In deep memory configurations, the synthesis attribute RAM_DECOMP can be
applied in the RTL to improve memory decomposition and reduce power consumption. When
applied, the memory is configured in a wider arrangement of primitives instead of a deep
and narrow configuration.
When the CASCADE_HEIGHT attribute is used together with
RAM_DECOMP, synthesis inference gains more granular control over
cascading. This provides balanced power and performance. While this approach requires
additional address decoding logic, it reduces the number of block RAMs accessed at a
time, helping to lower power consumption.
For example, applying
RAM_DECOMP = power and
CASCADE_HEIGHT = 4 infers 16 RAMB36E2
blocks and decomposes the memory as shown below.
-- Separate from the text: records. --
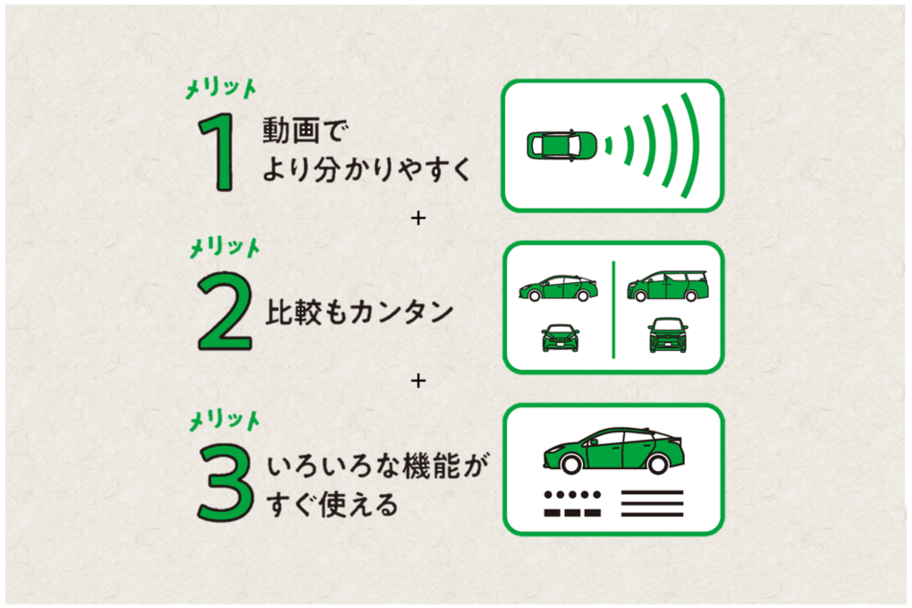 メリット
1 動画で
より分かりやすく

+

メリット
2 比較もカンタン

+

メリット
3 いろいろな機能が
すぐ使える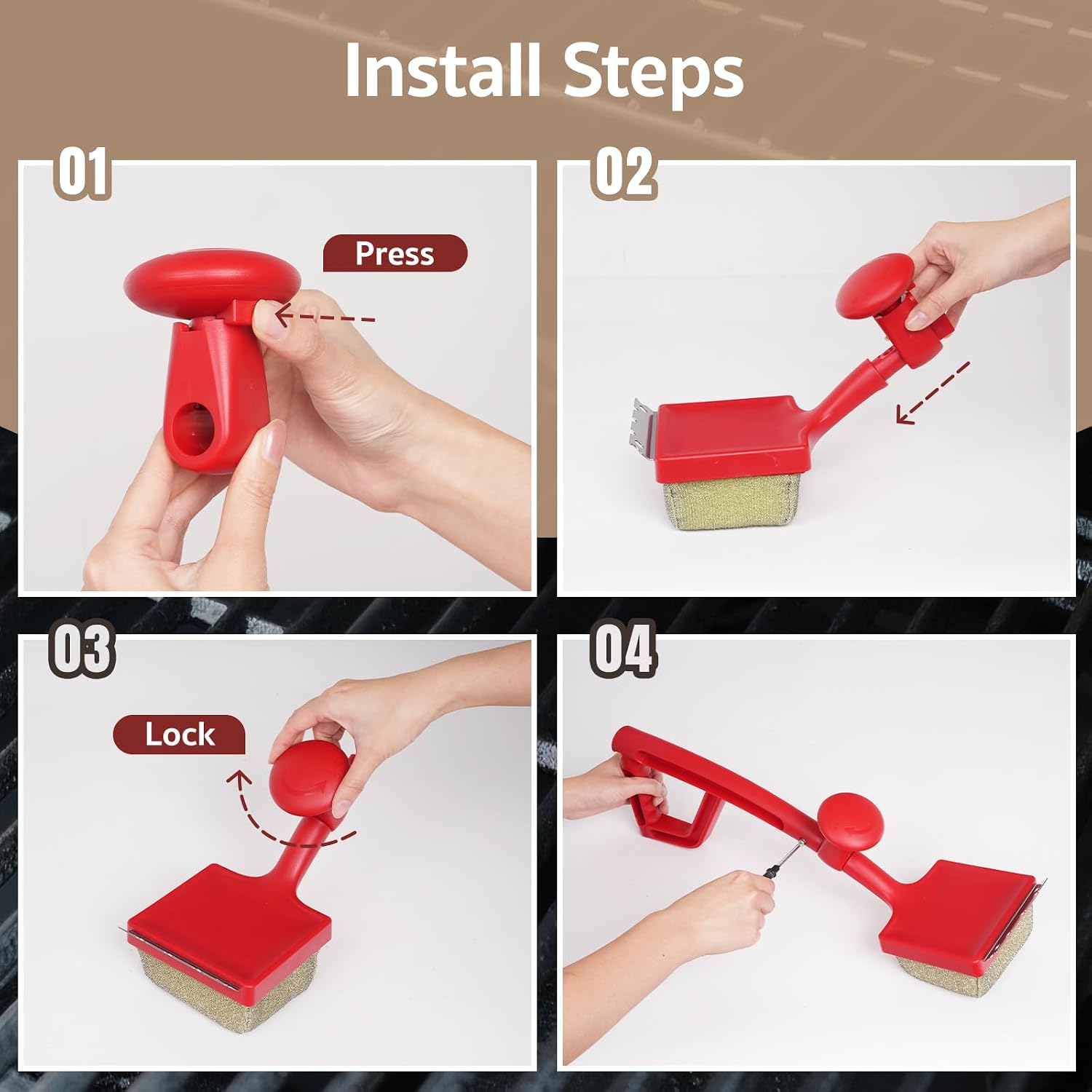 Install Steps

01

Press

02

03

Lock

04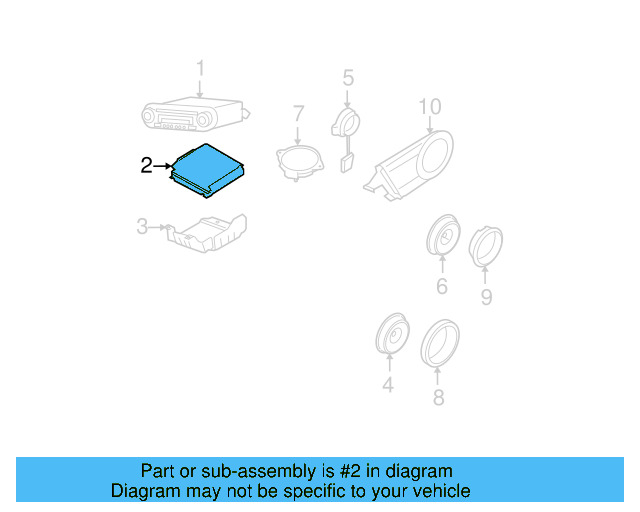 1
5
7
10
2
3
6
9
4
8

Part or sub-assembly is #2 in diagram
Diagram may not be specific to your vehicle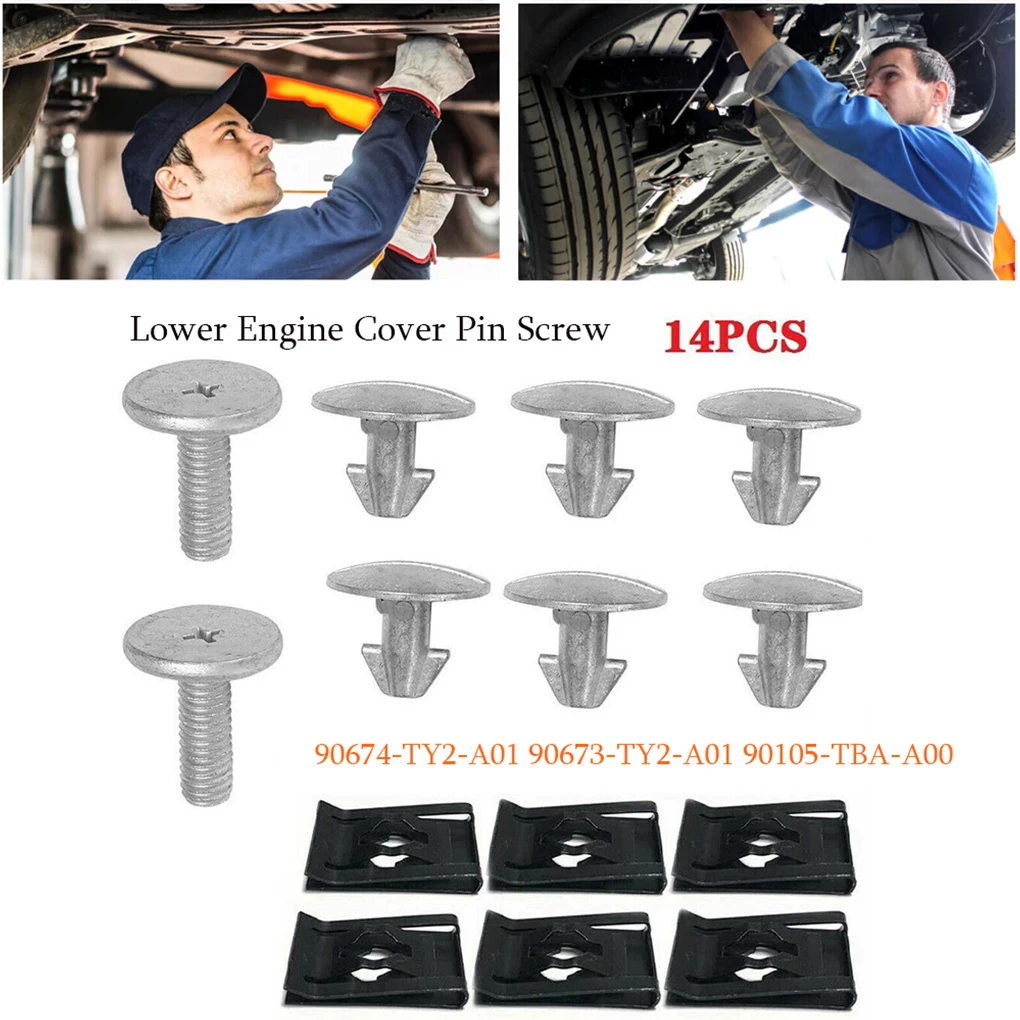 Lower Engine Cover Pin Screw 14PCS

90674-TY2-A01 90673-TY2-A01 90105-TBA-A00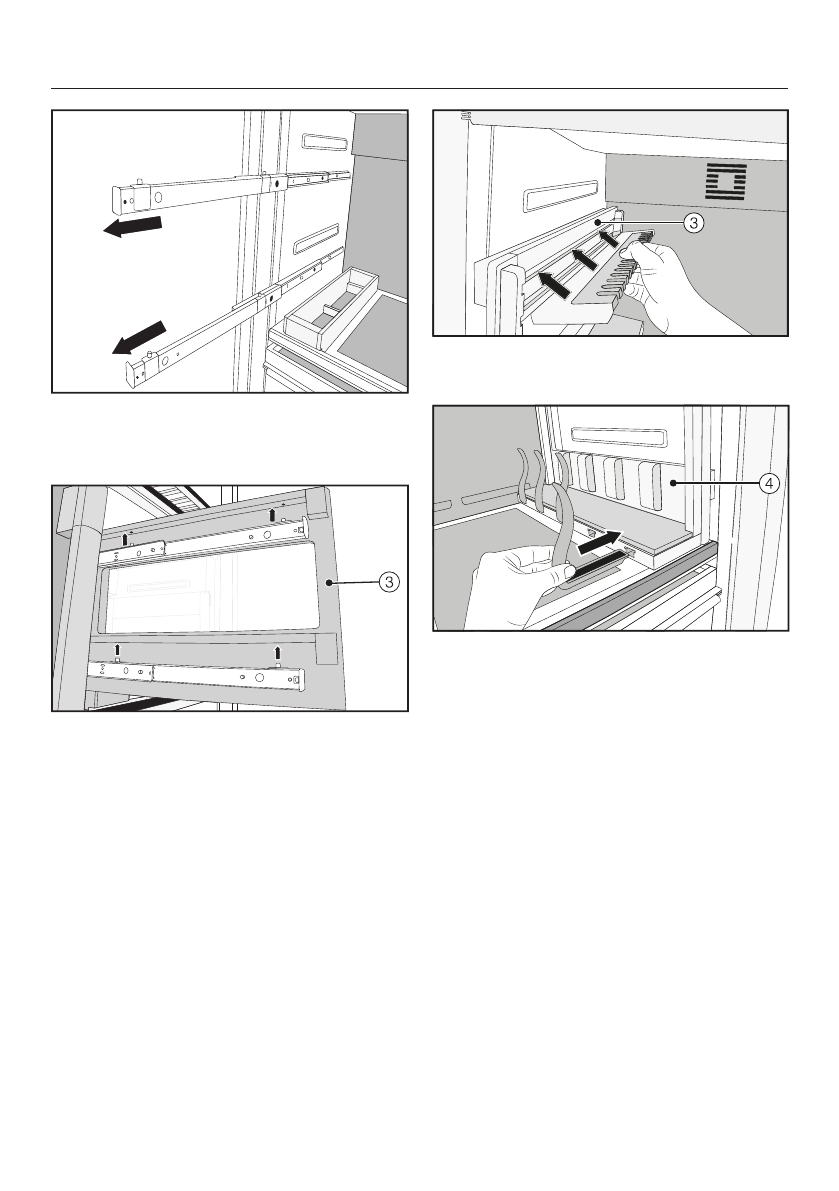 3

3

4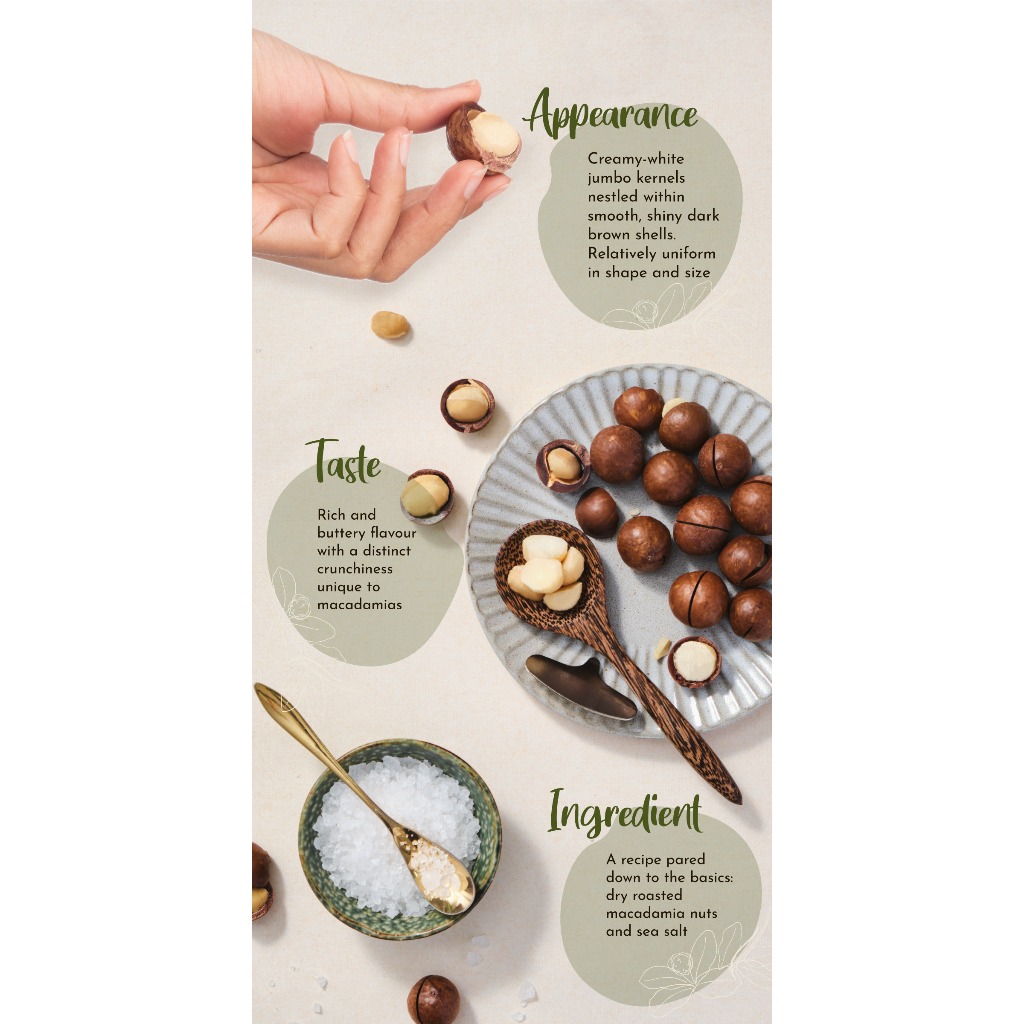 Appearance

Creamy-white jumbo kernels nestled within smooth, shiny dark brown shells. Relatively uniform in shape and size

Taste

Rich and buttery flavour with a distinct crunchiness unique to macadamias

Ingredient

A recipe pared down to the basics: dry roasted macadamia nuts and sea salt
The base primitive in this configuration is 32 × 1K. Four block RAMs are cascaded to form a 32 × 4K configuration. Four such parallel structures create a 16K-deep memory, with outputs multiplexed to generate the output data.
If only the
RAM_DECOMP
= power, 16 RAMB36E2 blocks are still inferred, but the
decomposition changes as shown in the following figure.
RAM_DECOMP Attribute
In this case, the base primitive is 32 × 1K, with eight block RAMs cascaded to form a 32 × 8K configuration. Two such parallel structures create a 16K-deep memory, with outputs multiplexed through a 2:1 MUX.
RAM_DECOMP Attribute
Power savings are similar in both configurations (Figure 2 and Figure 4), because only one block RAM is active at a time. However, performance differs: a four-level deep cascaded block RAM chain (Figure 2) provides better performance than an eight-level deep cascaded block RAM chain (Figure 4).